| Aim |
Repeat the material below exactly, line for line.

Stored records
**********

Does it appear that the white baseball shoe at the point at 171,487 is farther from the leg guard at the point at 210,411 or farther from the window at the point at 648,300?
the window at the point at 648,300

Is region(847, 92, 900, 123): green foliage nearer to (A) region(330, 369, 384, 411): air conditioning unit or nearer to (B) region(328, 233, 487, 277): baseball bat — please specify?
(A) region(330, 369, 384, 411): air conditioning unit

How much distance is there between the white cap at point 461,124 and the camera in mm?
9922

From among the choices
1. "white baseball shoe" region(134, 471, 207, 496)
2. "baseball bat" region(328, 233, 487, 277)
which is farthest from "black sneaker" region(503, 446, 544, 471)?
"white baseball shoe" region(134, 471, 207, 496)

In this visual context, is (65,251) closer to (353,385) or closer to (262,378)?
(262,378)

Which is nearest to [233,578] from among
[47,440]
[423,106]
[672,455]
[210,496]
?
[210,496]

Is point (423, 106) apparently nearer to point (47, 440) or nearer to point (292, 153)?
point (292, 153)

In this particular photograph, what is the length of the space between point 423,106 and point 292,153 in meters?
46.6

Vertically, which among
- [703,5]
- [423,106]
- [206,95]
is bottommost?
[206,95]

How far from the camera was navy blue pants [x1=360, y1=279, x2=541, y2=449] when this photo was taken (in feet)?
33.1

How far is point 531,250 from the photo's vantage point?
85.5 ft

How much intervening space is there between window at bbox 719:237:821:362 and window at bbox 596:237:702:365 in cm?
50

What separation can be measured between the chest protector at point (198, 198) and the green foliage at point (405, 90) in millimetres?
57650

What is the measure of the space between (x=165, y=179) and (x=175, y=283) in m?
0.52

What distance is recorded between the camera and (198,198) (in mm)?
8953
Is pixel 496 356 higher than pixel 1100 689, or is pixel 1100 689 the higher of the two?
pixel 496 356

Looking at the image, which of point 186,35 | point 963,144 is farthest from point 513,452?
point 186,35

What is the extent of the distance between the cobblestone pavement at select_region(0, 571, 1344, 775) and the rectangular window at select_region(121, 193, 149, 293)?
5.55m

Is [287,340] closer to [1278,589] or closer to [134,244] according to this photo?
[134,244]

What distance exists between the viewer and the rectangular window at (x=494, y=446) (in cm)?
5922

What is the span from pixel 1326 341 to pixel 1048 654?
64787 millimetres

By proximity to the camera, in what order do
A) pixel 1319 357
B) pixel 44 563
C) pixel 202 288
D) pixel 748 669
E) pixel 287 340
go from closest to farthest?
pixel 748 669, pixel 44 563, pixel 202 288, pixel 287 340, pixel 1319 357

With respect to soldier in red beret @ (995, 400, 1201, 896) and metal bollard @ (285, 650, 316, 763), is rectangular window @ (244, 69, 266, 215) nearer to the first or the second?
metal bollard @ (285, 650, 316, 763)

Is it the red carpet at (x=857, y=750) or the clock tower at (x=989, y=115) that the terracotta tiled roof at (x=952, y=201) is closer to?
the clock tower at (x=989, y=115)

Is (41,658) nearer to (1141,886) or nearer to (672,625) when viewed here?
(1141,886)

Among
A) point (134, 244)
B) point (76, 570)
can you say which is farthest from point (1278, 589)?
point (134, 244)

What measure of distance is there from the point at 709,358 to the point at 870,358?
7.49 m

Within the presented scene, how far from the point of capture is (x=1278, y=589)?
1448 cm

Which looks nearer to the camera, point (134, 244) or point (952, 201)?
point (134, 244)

**********

| Expected answer |
Does it appear that the white baseball shoe at the point at 171,487 is farther from the leg guard at the point at 210,411 or farther from the window at the point at 648,300?
the window at the point at 648,300

Is region(847, 92, 900, 123): green foliage nearer to (A) region(330, 369, 384, 411): air conditioning unit or nearer to (B) region(328, 233, 487, 277): baseball bat — please specify?
(A) region(330, 369, 384, 411): air conditioning unit

How much distance is there between the white cap at point 461,124 and the camera in mm?
9922

From among the choices
1. "white baseball shoe" region(134, 471, 207, 496)
2. "baseball bat" region(328, 233, 487, 277)
which is farthest from "black sneaker" region(503, 446, 544, 471)?
"white baseball shoe" region(134, 471, 207, 496)

In this visual context, is (65,251) closer to (353,385) or closer to (262,378)?
(262,378)

Which is nearest to [233,578] from among
[47,440]
[423,106]
[672,455]
[210,496]
?
[210,496]

Is point (423, 106) apparently nearer to point (47, 440) or nearer to point (292, 153)?
point (292, 153)

In this particular photograph, what is the length of the space between point 423,106 and point 292,153 in meters?
46.6

Vertically, which among
- [703,5]
- [423,106]
- [206,95]
is bottommost?
[206,95]

How far from the camera was navy blue pants [x1=360, y1=279, x2=541, y2=449] when this photo was taken (in feet)?
33.1

How far is point 531,250 from the photo's vantage point?
85.5 ft

How much intervening space is there between window at bbox 719:237:821:362 and window at bbox 596:237:702:365 in cm?
50

What separation can be measured between the chest protector at point (198, 198) and the green foliage at point (405, 90) in millimetres?
57650

What is the measure of the space between (x=165, y=179) and (x=175, y=283) in m?
0.52

What distance is recorded between the camera and (198,198) (in mm)?
8953
Is pixel 496 356 higher than pixel 1100 689, or is pixel 1100 689 the higher of the two?
pixel 496 356

Looking at the image, which of point 186,35 | point 963,144 is farthest from point 513,452?
point 186,35

What is the extent of the distance between the cobblestone pavement at select_region(0, 571, 1344, 775) and the rectangular window at select_region(121, 193, 149, 293)?
5.55m

Is [287,340] closer to [1278,589] or closer to [134,244] according to this photo?
[134,244]

What distance exists between the viewer and the rectangular window at (x=494, y=446) (in cm)?
5922

What is the span from pixel 1326 341 to pixel 1048 654?
64787 millimetres

By proximity to the camera, in what order do
A) pixel 1319 357
B) pixel 44 563
C) pixel 202 288
D) pixel 748 669
E) pixel 287 340
go from closest to farthest?
pixel 748 669, pixel 44 563, pixel 202 288, pixel 287 340, pixel 1319 357

With respect to soldier in red beret @ (995, 400, 1201, 896) and metal bollard @ (285, 650, 316, 763), is rectangular window @ (244, 69, 266, 215) nearer to the first or the second?
metal bollard @ (285, 650, 316, 763)

Is it the red carpet at (x=857, y=750) or the clock tower at (x=989, y=115) that the terracotta tiled roof at (x=952, y=201) is closer to?
the clock tower at (x=989, y=115)

Is (41,658) nearer to (1141,886) or nearer to (672,625) when viewed here?
(1141,886)

Among
A) point (134, 244)
B) point (76, 570)
can you say which is farthest from point (1278, 589)?
point (134, 244)

What measure of distance is there from the point at 709,358 to the point at 870,358?
7.49 m

Within the presented scene, how far from the point of capture is (x=1278, y=589)?
1448 cm

Which looks nearer to the camera, point (134, 244) or point (952, 201)?
point (134, 244)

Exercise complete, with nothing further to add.